◆ **Task data**

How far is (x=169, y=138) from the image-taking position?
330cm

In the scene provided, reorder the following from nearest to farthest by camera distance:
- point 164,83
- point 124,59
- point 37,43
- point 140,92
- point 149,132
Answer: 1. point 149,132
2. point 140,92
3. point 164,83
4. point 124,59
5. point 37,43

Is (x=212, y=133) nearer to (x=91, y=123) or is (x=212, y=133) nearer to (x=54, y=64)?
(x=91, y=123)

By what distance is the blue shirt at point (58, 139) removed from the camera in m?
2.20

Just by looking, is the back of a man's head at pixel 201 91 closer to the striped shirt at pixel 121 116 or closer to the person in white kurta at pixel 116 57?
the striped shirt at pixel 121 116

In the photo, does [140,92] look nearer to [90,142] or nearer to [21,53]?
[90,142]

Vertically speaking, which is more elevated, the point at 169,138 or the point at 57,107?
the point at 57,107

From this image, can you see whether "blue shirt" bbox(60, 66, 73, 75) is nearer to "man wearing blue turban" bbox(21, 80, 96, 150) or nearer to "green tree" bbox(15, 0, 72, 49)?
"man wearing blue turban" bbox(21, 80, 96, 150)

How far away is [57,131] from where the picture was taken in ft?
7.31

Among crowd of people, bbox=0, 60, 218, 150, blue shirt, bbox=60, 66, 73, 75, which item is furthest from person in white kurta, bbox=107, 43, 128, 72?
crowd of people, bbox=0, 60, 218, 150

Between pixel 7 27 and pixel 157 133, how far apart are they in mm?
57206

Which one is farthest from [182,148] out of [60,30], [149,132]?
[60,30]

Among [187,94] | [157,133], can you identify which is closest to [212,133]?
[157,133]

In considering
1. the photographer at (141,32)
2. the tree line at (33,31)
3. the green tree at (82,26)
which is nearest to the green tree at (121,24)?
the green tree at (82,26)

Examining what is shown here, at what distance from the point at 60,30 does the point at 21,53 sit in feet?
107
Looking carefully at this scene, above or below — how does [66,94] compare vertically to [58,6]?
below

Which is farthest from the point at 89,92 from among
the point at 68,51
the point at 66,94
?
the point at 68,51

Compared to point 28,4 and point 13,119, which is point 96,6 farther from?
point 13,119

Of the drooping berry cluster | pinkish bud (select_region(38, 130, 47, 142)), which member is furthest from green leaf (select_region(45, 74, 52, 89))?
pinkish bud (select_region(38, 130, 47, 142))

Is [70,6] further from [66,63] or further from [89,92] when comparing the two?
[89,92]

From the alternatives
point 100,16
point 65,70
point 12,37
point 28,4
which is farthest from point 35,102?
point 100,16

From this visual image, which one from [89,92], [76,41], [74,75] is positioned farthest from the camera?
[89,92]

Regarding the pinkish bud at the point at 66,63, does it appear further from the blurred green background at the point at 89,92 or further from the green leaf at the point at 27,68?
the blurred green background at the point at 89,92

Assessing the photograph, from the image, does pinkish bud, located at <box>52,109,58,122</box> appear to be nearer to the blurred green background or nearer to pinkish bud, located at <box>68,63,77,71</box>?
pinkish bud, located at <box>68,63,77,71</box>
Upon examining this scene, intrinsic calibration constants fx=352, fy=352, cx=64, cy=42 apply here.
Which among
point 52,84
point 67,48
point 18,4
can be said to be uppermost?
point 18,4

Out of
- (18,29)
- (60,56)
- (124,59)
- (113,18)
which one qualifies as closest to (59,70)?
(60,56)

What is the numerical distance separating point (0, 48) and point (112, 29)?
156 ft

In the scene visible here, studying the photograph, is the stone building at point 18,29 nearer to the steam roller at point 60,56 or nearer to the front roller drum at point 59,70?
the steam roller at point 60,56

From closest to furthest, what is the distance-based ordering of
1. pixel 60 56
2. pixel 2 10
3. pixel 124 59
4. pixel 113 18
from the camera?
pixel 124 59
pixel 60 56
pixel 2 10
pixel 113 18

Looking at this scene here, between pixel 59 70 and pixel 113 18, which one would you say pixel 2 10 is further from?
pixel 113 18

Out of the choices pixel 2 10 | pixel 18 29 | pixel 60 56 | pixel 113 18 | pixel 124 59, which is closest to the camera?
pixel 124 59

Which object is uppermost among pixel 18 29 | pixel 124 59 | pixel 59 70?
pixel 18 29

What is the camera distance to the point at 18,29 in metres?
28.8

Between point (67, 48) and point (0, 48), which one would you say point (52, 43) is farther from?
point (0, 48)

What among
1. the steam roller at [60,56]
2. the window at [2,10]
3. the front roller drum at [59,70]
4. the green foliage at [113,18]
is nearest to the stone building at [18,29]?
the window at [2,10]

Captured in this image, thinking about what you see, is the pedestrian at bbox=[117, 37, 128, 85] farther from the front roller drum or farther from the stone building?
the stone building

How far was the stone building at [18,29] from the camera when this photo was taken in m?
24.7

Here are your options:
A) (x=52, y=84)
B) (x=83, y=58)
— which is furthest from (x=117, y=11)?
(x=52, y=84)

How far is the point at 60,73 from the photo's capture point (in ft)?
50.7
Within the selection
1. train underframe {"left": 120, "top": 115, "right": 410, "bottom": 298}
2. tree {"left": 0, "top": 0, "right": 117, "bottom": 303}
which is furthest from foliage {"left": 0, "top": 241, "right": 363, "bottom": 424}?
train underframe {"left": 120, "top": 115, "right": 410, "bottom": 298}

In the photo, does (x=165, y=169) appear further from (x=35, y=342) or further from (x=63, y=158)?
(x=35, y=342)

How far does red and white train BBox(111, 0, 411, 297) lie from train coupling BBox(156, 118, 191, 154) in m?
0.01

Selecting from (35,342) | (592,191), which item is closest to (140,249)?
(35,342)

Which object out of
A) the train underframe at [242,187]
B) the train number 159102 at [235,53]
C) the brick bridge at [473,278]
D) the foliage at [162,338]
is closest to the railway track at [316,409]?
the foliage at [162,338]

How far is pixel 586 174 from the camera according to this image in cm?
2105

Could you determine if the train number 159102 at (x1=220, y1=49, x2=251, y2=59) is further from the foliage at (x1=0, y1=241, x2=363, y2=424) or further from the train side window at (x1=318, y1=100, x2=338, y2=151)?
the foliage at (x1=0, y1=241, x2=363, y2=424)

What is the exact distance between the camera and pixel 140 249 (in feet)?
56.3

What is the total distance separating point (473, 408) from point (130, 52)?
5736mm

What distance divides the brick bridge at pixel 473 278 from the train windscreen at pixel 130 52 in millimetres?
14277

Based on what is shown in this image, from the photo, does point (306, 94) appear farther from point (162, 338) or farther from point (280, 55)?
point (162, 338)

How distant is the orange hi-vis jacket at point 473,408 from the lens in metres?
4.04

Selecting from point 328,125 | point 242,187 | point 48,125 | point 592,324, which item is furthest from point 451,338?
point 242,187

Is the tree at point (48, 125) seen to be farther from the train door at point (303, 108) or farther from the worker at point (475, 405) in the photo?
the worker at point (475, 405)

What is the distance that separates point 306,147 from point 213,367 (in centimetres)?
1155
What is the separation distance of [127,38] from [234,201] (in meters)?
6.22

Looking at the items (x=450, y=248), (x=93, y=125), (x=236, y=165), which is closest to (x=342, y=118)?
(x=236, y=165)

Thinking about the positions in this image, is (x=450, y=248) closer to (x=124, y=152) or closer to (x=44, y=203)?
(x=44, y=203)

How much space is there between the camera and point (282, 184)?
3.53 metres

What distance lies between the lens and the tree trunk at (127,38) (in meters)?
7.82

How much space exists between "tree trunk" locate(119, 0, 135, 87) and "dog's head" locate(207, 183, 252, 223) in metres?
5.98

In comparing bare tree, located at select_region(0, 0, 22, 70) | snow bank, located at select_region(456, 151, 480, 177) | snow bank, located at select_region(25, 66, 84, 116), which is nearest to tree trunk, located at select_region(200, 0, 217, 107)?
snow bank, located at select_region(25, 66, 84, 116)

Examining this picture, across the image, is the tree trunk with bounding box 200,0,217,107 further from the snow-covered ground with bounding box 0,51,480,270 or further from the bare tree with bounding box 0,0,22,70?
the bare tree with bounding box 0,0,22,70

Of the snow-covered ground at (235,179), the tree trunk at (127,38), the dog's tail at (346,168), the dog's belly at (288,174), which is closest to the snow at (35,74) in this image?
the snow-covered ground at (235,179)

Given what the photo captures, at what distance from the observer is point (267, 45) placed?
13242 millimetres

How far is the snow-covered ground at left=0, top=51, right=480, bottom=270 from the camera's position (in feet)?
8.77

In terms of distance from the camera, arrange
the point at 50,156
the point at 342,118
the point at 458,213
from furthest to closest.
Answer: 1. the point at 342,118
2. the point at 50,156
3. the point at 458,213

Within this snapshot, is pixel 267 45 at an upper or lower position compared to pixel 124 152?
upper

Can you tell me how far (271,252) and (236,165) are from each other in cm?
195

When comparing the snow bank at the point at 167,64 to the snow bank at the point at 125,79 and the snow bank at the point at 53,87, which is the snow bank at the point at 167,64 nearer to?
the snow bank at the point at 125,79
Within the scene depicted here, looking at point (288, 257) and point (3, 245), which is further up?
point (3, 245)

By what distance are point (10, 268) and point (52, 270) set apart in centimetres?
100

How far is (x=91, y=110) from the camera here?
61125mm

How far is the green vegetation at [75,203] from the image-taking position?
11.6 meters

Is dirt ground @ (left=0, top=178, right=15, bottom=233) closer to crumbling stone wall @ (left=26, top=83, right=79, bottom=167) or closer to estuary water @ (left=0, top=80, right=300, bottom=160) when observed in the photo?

◆ **What is required**
Write out only the final block of lines, starting at the line with "Within this snapshot, is" and running to the end of the material.

◆ **Finished answer**
Within this snapshot, is pixel 267 45 at an upper or lower position compared to pixel 124 152?
upper

Can you tell me how far (271,252) and (236,165) are from each other in cm?
195

When comparing the snow bank at the point at 167,64 to the snow bank at the point at 125,79 and the snow bank at the point at 53,87, which is the snow bank at the point at 167,64 nearer to?
the snow bank at the point at 125,79
Within the scene depicted here, looking at point (288, 257) and point (3, 245), which is further up?
point (3, 245)

By what distance are point (10, 268) and point (52, 270) set apart in centimetres?
100

How far is (x=91, y=110) from the camera here?
61125mm

How far is the green vegetation at [75,203] from the image-taking position?
11.6 meters

Is dirt ground @ (left=0, top=178, right=15, bottom=233) closer to crumbling stone wall @ (left=26, top=83, right=79, bottom=167) or closer to estuary water @ (left=0, top=80, right=300, bottom=160) when observed in the photo?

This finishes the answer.